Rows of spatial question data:
◇ ◇ ◇ ◇ ◇ ◇ ◇
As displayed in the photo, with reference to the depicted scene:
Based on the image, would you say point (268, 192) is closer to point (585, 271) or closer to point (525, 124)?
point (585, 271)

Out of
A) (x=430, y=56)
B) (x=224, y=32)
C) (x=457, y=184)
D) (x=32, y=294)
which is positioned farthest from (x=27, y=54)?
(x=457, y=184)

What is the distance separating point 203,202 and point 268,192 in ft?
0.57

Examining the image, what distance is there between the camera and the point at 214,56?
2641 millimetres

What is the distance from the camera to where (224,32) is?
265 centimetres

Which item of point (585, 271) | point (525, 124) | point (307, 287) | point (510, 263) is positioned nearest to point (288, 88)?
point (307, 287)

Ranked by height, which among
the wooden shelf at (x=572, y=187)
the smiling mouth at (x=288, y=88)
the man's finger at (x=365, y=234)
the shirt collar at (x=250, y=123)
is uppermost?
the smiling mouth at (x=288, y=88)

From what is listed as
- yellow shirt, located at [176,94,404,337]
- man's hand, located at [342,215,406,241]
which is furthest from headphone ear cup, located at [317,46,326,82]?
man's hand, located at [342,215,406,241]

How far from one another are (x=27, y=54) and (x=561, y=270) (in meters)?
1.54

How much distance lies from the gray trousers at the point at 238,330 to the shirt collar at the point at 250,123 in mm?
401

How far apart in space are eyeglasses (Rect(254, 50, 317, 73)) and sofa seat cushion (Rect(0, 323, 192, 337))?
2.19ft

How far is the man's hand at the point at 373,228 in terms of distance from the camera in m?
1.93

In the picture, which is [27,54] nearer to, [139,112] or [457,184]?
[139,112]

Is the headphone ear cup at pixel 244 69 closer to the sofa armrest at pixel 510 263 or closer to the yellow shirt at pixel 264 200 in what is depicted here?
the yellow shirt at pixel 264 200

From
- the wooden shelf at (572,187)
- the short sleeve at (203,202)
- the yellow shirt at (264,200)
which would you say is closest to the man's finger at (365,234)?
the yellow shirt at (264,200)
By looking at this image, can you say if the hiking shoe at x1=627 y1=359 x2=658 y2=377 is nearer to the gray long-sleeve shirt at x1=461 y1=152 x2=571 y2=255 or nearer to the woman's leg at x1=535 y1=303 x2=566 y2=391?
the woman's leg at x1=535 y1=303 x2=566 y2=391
◇ ◇ ◇ ◇ ◇ ◇ ◇
What is needed: From the line containing "How far is the" down to the final line of the data, write out every line exactly; both the first and last of these belong in your answer, and nothing else does.

Output of the exercise:
How far is the man's hand at the point at 373,228 in terms of distance from the camera in m?
1.93

In the picture, which is [27,54] nearer to, [139,112] or [457,184]?
[139,112]

Is the headphone ear cup at pixel 244 69 closer to the sofa armrest at pixel 510 263 or closer to the yellow shirt at pixel 264 200 in what is depicted here?
the yellow shirt at pixel 264 200

From
- the wooden shelf at (572,187)
- the short sleeve at (203,202)
- the yellow shirt at (264,200)
which would you say is closest to the man's finger at (365,234)?
the yellow shirt at (264,200)
By looking at this image, can you say if the hiking shoe at x1=627 y1=359 x2=658 y2=377 is nearer to the gray long-sleeve shirt at x1=461 y1=152 x2=571 y2=255 or nearer to the woman's leg at x1=535 y1=303 x2=566 y2=391?
the woman's leg at x1=535 y1=303 x2=566 y2=391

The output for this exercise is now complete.